A total of 96 patients achieved favorable outcome at discharge (80.0%), 97.6% (80/82) in the non-SAH group and 42.1% (16/38) in the SAH group. At 6‑month follow-up, favorable outcome was achieved in 100 patients (83.3%), 97.6% (80/82) in the non-SAH group and 52.6% (20/38) in the SAH group. In the SAH group, favorable outcome was achieved by 70.6% (12/17) of patients with a World Federation of Neurosurgical Societies score of (WFNS) 1–2 and by 38.1% (8/21) of patients with WFNS 3–5 (p = 0.046). Device-related morbidity at 6‑month follow-up was 1.2% (1/82) in the non-SAH group and 2.6% (1/38) in the SAH group. In both cases, device-related morbidity was related to a hemorrhagic complications. The clinical outcomes are shown in Table 5.

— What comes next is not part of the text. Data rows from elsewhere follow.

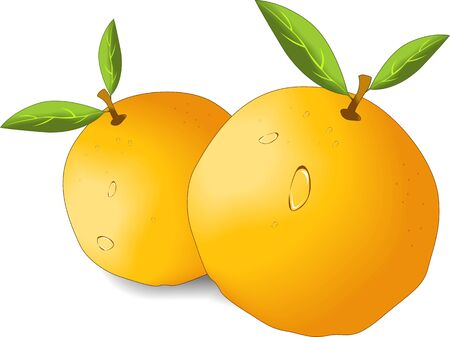 Illustration of two oranges in a white background illustration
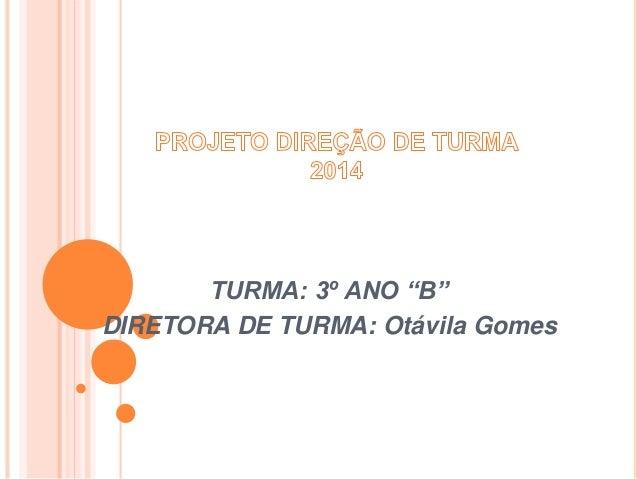 "TURMA: 3º ANO ""B"" DIRETORA DE TURMA: Otávila Gomes"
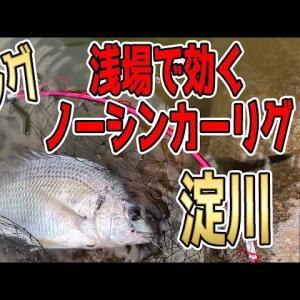 【チニング】ノーシンカーリグ攻め!
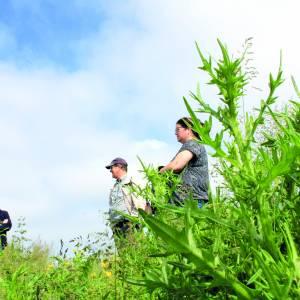 Boeren maken zich zorgen over toekomst 'bûtendyks'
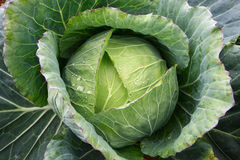 Cabbage close up Royalty Free Stock Photography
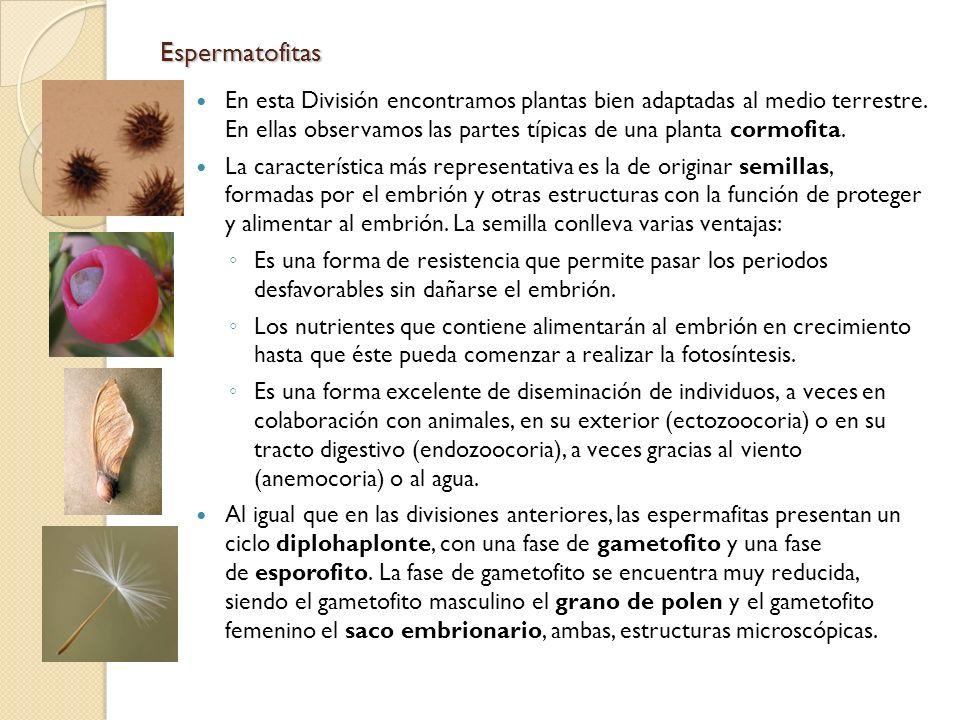 Espermatofitas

Risk Factors for Complications
The following variables were tested as risk factors for periprocedural complications in the univariate analysis (Table 6): patient age, gender, aneurysm location, aneurysm size indices, ruptured/unruptured aneurysm status, previous aneurysm treatment, aneurysm shape, intrasaccular partial thrombus formation, use of additional devices and WEB type. In two patients with intraoperative adverse events (aneurysm perforation and occlusion of the parent artery), additional stents were implanted to treat the respective complication. Hence, these cases were categorized as “WEB only” for the statistical analysis of risk factors.

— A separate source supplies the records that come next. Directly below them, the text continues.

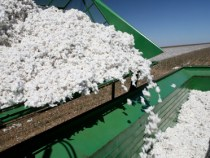 China Adjusts its Cotton Policy and Pricing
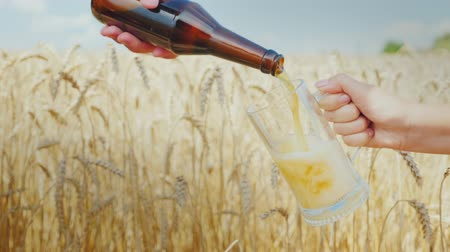 bira fabrikası : Pour fresh beer in a mug against the background of ripe wheat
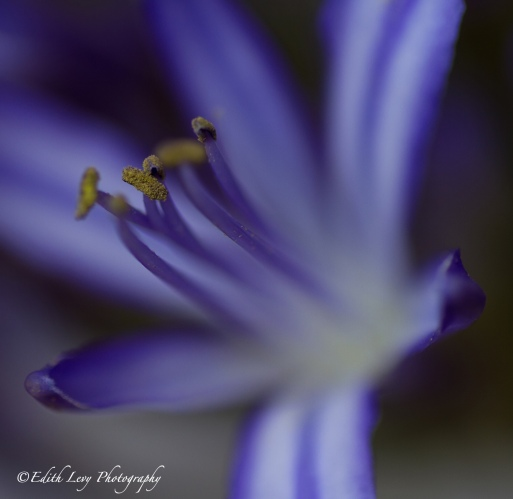 macro photography, flower, purple, delicate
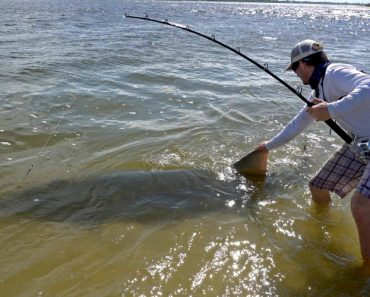Fisherman Hooks Endangered 17ft Gigantic Sawfish 1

In the univariate analysis, complications occurred significantly more often in patients with a lower aspect ratio (1.6 ± 1.2 vs. 1.9 ± 1.0, p = 0.04; AUC = 0.333) and an increased W/H ratio (1.2 ± 0.3 vs. 1.0 ± 0.3, p = 0.03; AUC = 0.676). These variables were dependent in the multivariate analysis (aspect ratio p = 0.9, W/H ratio: p = 0.13). The other tested factors were not significantly associated with procedural complications in the univariate analysis.
Discussion
In the current study consecutive patients were analyzed that differed in terms of aneurysm location, aneurysm size, aneurysm status and treatment modality. Hence, complications rates of WEB implantation in a real-world setting are reported. Procedure-related complications occurred during 14 of 120 WEB procedures, representing an overall complication rate of 11.7%. This rate is comparable to previous retrospective studies on WEB embolization. For instance, complications occurred in 11.7% in the study by Behme et al. [1] and 15.4% in the study by Clajus et al. [5]. The most common adverse events related to WEB implantation are thromboembolic complications, accounting for 14.4% in the study by Pierot et al. [21], 10.0% in the study by Clajus et al. [5] and 11.8% in the study by Papagiannaki et al. [18].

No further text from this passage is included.